Throughout the Torah, we see the law striving to achieve equality for women, usually accompanied by an understanding of human nature and the power of societal norms.
It was not uncommon in ancient Near Eastern cultures, for example, for a man to sell his daughter into slavery if he needed money. The Torah accepts that such things will happen regardless of what it says, so it makes no effort to ban the practice. Instead, it takes steps to protect the young girl. (See Exodus 21:7-11.)
As its law was developed over time by the Sages of Blessed Memory, that girl must be raised in the master’s house and assigned only light duties; when she comes of age, she must be married to the master or his son; she may not be sold to anyone else, and if the marriage is not to take place, she is to be set free. If the master or the son do marry her, and then marry someone else, the former “slave girl” is guaranteed her food, clothing, and conjugal rights.
Indeed, it is from this law that the rabbis determined that a woman has all the conjugal rights, while the man has all the conjugal obligations. Simply stated, even though only a woman can give birth, only the man is obligated to have children. Thus, a woman may say no to her husband, but he cannot say no to her. This means that he cannot force himself on her legally.
This kind of protection extended to all women, not just Israelite ones, as you can deduce from the way an Israelite soldier in wartime had to treat a woman who caught his fancy. (See Deuteronomy 21:11-14.)

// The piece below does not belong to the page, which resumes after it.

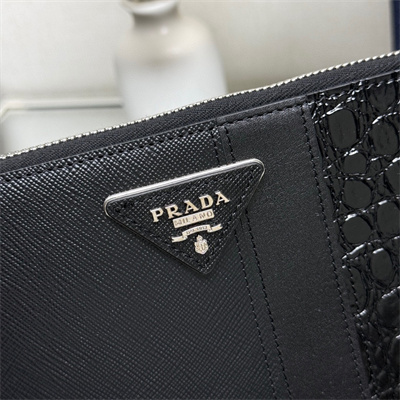 Pra*a saffiano leather pouch black 2nh005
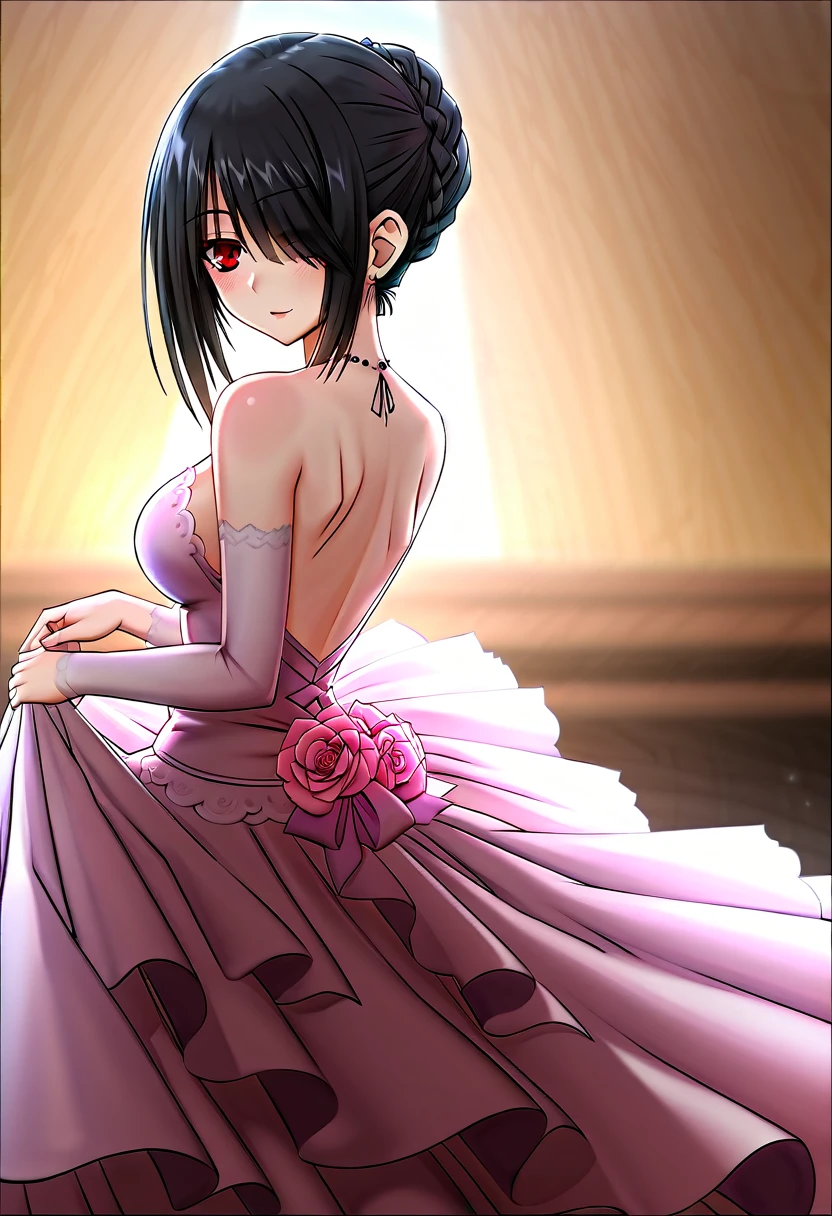 tokisaki kurumi,((masterpiece)),(((best quality))),((ultra-detailed)),((illustration)),((disheveled hair)),((frills)),(1 girl),(solo),Wavy hair secretary,solitary,Exquisite eyes,Fine black hair,( Smooth skin:1.2)( Wear a gorgeous and sparkling evening gown:1.2), Slender body proportions,Back,Gorgeous room,backless outfit,back focus,from behind,Simple background, Blurred Background, Glossy background,long hair,Hairstyle,upper body,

In essence, the Torah in these two cases (and many others) covers what it actually is saying in a chauvinistic veneer, in order to level the playing field. This approach may not sit well with us today, but the Torah was dealing with a different reality when it first appeared. The Near East of 3,500 years ago saw nothing wrong in men treating women as mere property, and any system of laws that said otherwise risked being ignored by those men. The Torah, therefore, “accepts” these norms, but then imposes rules that have the opposite effect, especially as the majority of Sages over time interpreted them.
It also is unfair to condemn the Torah and Judaism for the objectionable opinions of some sages. There are a few pretty disgusting ones, such as the statement in BT Shabbat 152a that “a woman is as a pitcher full of filth and her mouth is full of blood.”
For all the negative opinions you can pull out, there are plenty of positives to counter them. Genesis Rabbah 17:7 tells us of a righteous man and a righteous woman who divorced after 10 years because they were childless. The man married a wicked woman and became wicked himself. His ex-wife married a wicked man and he became as righteous as she was.
“This shows,” the rabbis said, “that everything depends on the woman.”
Regardless of whether America’s political glass ceiling comes crashing down on Tuesday, clearly Judaism’s stained-glass ceiling never should have gone up.